Asked to choose between a moderate Republican and Democratic President Barack Obama, vilified as a big-government liberal and a socialist by Tea Partiers almost since his inauguration, Obama wins by 6 points in Colorado. Against a conservative Tea Party candidate, however, Obama’s spread doubles to 12 points.
As Jensen puts it, the difference is particularly dramatic among independent voters, where Obama leads against a moderate Republican by 10 points but sails ahead of a Tea Party conservative by a whopping 24 points.
Jensen explains that those numbers demonstrate that “a lot of independents in the state are open to voting Republican next year but they’re not going to if there’s an ultra conservative nominee.”
Problem in Colorado is that Republican voters here don’t want moderate candidates. Jensen reports that 66 percent want to nominate a conservative candidate and only 25 percent want to nominate a moderate.
That 66 percent of Republicans working to nominate a strong conservative candidate will be alone in voting for that man or woman.

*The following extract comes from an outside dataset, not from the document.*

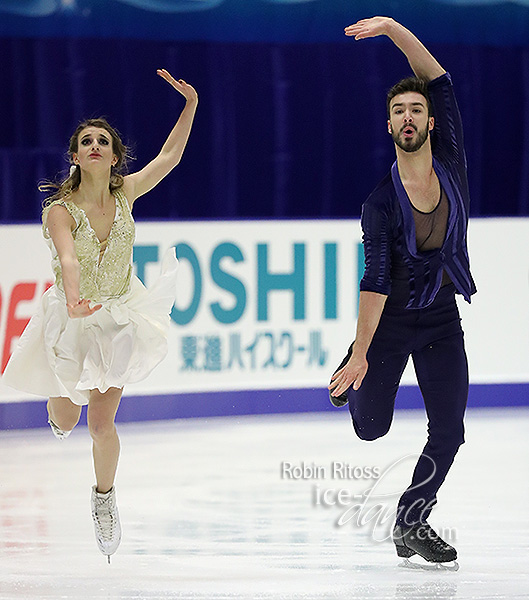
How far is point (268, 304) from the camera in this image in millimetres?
6449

Independent voters here told Jensen they’d find a moderate candidate more appealing: 48 percent would like to see a moderate GOP candidate make the ballot compared to 33 percent who would like to see a conservative candidate make the ballot.
Jensen’s polling on the more general political views of Coloradans might come as an even greater shock to the Tea Party.

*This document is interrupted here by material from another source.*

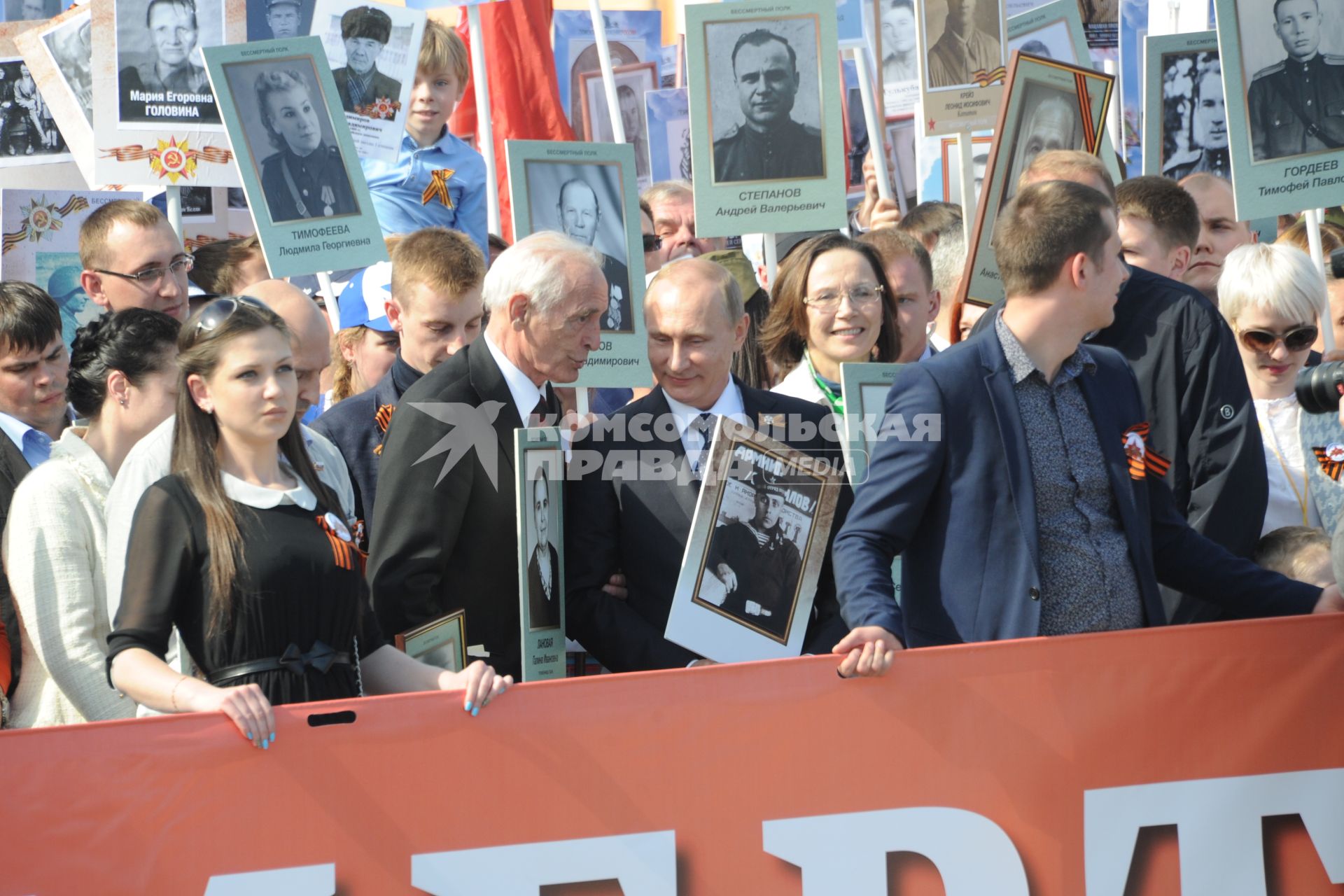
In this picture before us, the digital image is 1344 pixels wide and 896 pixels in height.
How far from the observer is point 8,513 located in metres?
4.09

Voters [in Colorado] see Barack Obama as being more within the ideological mainstream than the Republican Party. 44 percent think that Obama’s “about right” on that front, while just 27 percent say the same for Republicans.

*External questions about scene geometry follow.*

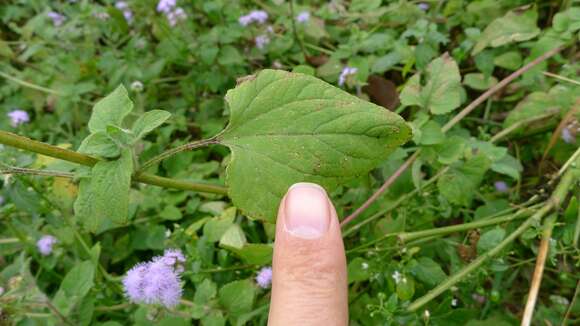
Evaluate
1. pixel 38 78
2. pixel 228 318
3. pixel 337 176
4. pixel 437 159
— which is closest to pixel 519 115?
pixel 437 159

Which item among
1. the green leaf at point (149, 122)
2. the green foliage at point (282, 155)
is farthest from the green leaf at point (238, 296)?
the green leaf at point (149, 122)

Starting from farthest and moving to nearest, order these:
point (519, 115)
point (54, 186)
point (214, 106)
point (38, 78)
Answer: point (38, 78)
point (214, 106)
point (54, 186)
point (519, 115)

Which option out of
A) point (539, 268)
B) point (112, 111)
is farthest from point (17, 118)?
point (539, 268)

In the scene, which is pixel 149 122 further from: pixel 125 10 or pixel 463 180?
pixel 125 10

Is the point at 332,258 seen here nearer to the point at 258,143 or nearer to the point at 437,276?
Answer: the point at 258,143

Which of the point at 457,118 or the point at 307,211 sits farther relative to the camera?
the point at 457,118

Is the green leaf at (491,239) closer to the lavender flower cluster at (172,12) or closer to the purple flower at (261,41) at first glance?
the purple flower at (261,41)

The percentage of voters who think the GOP is too conservative is higher at 47 percent than those who think Obama is too liberal, which is 43 percent. Another 18 percent of voters think that the Republican Party is too liberal while only 9 percent think Obama is too conservative, so that shows a considerably greater amount of ideological division within the GOP ranks than Democrats are having to deal with…
Finally, Jensen’s survey might give pause to Colorado Republican congressional freshmen Cory Gardner and Scott Tipton, who have generally joined Republicans Mike Coffman and Doug Lamborn and the new GOP House majority in pushing health care and Don’t Ask, Don’t Tell repeals and warring against abortion coverage.
[Colorado] voters don’t like the new Republican majority in the US House, saying by a 44/41 margin that they have an unfavorable opinion of it. And by a 51/43 spread they have more faith in Obama than those Congressional Republicans to run the country.
Here’s how the numbers broke down in two specific related questions included in the survey:
Q4 Do you have a favorable or unfavorable opinion of the new Republican majority in the US House?
Favorable ……………………………………………….. 41%
Unfavorable ……………………………………………. 44%
Not sure …………………………………………………. 14%Q5 Who do you trust more to run the country: President Obama or Congressional Republicans?
President Obama……………………………………..51%
Congressional Republicans ………………………. 43%
Notsure…………………………………………………. 6%
PPP reports surveying 517 Colorado voters last weekend. The survey’s margin of error is +/-4.3 percent.